»»

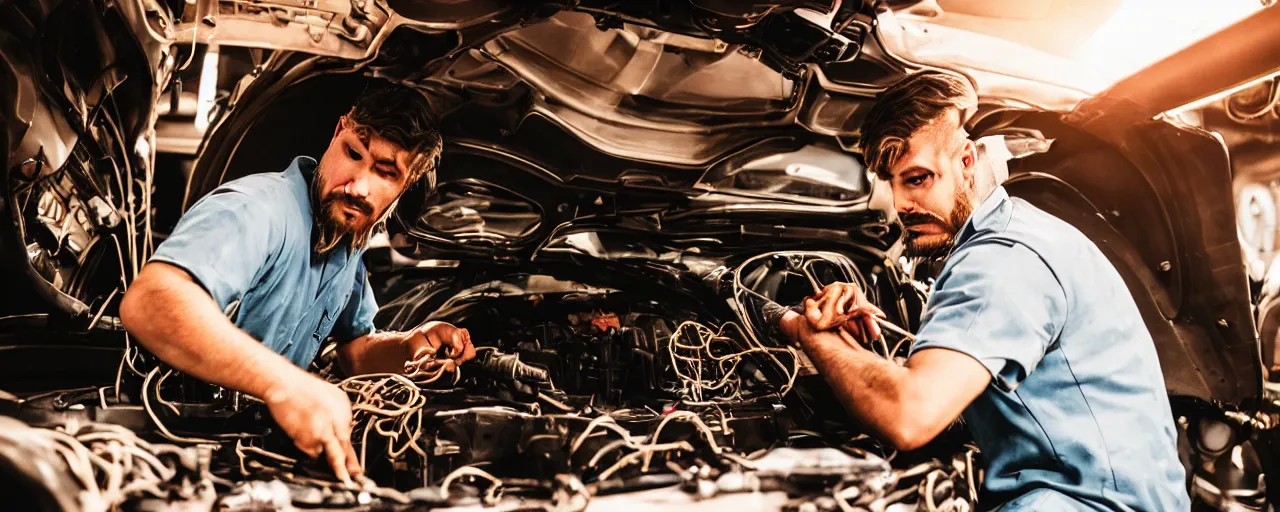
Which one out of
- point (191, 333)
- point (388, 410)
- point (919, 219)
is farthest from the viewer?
point (919, 219)

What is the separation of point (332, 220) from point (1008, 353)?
1196mm

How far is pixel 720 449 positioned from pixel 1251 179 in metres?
1.33

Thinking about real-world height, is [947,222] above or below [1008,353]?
above

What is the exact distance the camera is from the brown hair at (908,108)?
1.55 m

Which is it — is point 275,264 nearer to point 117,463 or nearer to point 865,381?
point 117,463

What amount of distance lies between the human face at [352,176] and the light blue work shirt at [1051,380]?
100 cm

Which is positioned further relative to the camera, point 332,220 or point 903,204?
point 903,204

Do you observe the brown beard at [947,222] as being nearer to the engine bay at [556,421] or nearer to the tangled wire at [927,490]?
the engine bay at [556,421]

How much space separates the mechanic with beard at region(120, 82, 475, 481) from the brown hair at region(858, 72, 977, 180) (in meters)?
0.86

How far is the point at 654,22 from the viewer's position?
1.46 m

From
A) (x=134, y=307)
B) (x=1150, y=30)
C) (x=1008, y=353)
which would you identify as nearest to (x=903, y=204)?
(x=1008, y=353)

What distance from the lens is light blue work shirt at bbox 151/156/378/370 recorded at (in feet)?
4.24

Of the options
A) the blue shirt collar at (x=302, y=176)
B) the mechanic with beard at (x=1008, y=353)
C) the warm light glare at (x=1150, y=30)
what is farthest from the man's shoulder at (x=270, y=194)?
Answer: the warm light glare at (x=1150, y=30)

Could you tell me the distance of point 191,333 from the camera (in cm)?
125
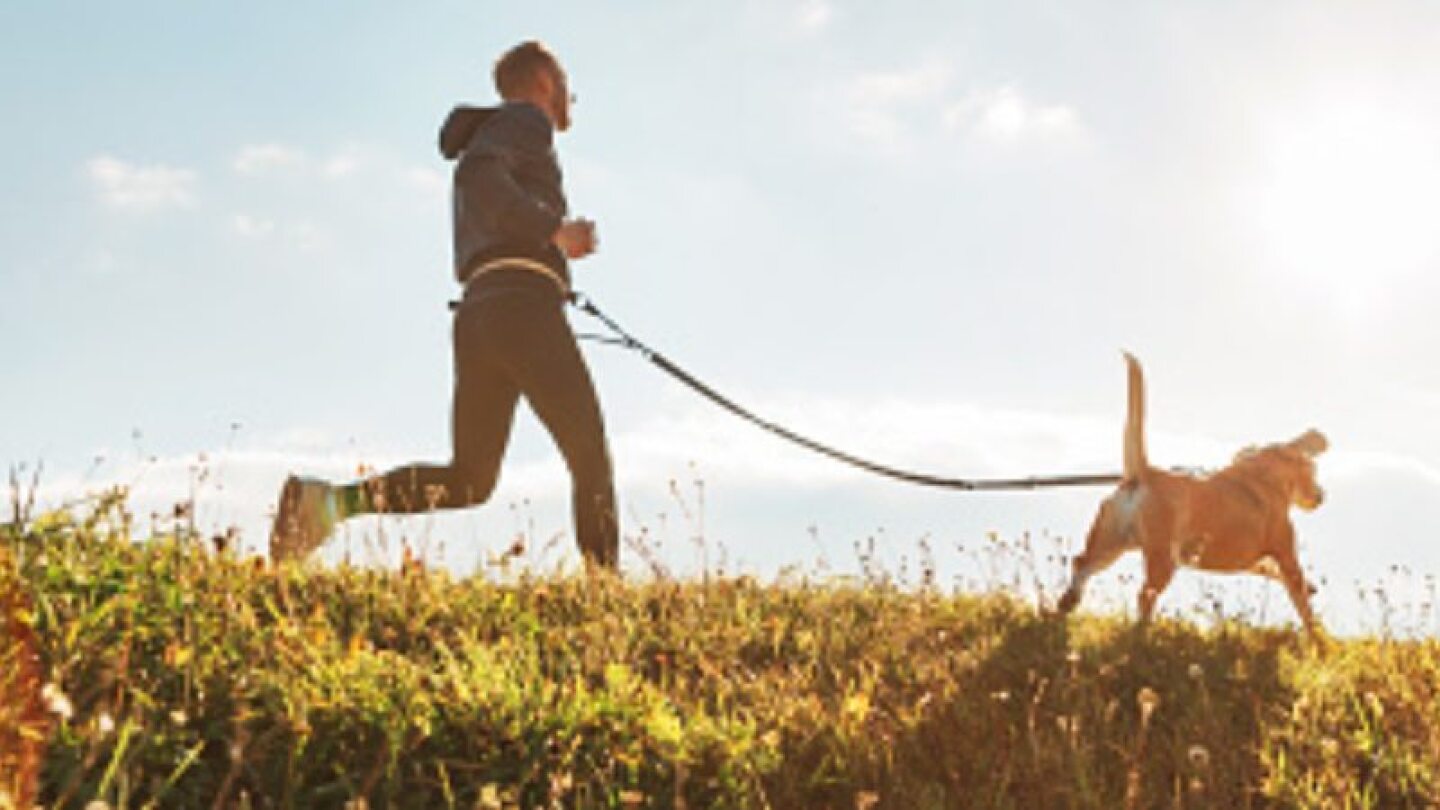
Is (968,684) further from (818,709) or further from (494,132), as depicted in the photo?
(494,132)

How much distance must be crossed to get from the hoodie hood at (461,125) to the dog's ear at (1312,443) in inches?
172

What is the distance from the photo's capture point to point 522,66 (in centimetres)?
698

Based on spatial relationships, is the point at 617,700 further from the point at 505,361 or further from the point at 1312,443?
the point at 1312,443

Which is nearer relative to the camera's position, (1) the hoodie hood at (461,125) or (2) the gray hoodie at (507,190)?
(2) the gray hoodie at (507,190)

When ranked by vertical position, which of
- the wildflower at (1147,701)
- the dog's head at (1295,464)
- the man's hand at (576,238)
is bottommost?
the wildflower at (1147,701)

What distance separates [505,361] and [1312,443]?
4121mm

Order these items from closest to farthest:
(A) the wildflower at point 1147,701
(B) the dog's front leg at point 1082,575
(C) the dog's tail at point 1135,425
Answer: (A) the wildflower at point 1147,701 < (C) the dog's tail at point 1135,425 < (B) the dog's front leg at point 1082,575

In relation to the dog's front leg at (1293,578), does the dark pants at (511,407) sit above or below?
above

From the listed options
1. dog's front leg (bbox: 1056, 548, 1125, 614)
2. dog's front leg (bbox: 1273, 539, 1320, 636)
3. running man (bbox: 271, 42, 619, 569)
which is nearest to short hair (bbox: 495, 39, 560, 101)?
running man (bbox: 271, 42, 619, 569)

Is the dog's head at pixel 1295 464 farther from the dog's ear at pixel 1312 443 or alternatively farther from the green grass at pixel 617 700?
the green grass at pixel 617 700

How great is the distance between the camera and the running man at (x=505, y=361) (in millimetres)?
6383

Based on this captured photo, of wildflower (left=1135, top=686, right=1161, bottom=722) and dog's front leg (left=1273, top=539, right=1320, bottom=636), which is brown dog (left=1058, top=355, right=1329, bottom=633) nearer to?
dog's front leg (left=1273, top=539, right=1320, bottom=636)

««

WHAT TO PRODUCE: Please copy the lines from the one containing "How great is" through the end of the lines above, inclusive, reproducing them exactly.

OUTPUT OF THE TASK:
How great is the distance between the camera and the running man at (x=505, y=361) (in millimetres)?
6383

Based on this captured photo, of wildflower (left=1135, top=686, right=1161, bottom=722) and dog's front leg (left=1273, top=539, right=1320, bottom=636), which is brown dog (left=1058, top=355, right=1329, bottom=633) nearer to?
dog's front leg (left=1273, top=539, right=1320, bottom=636)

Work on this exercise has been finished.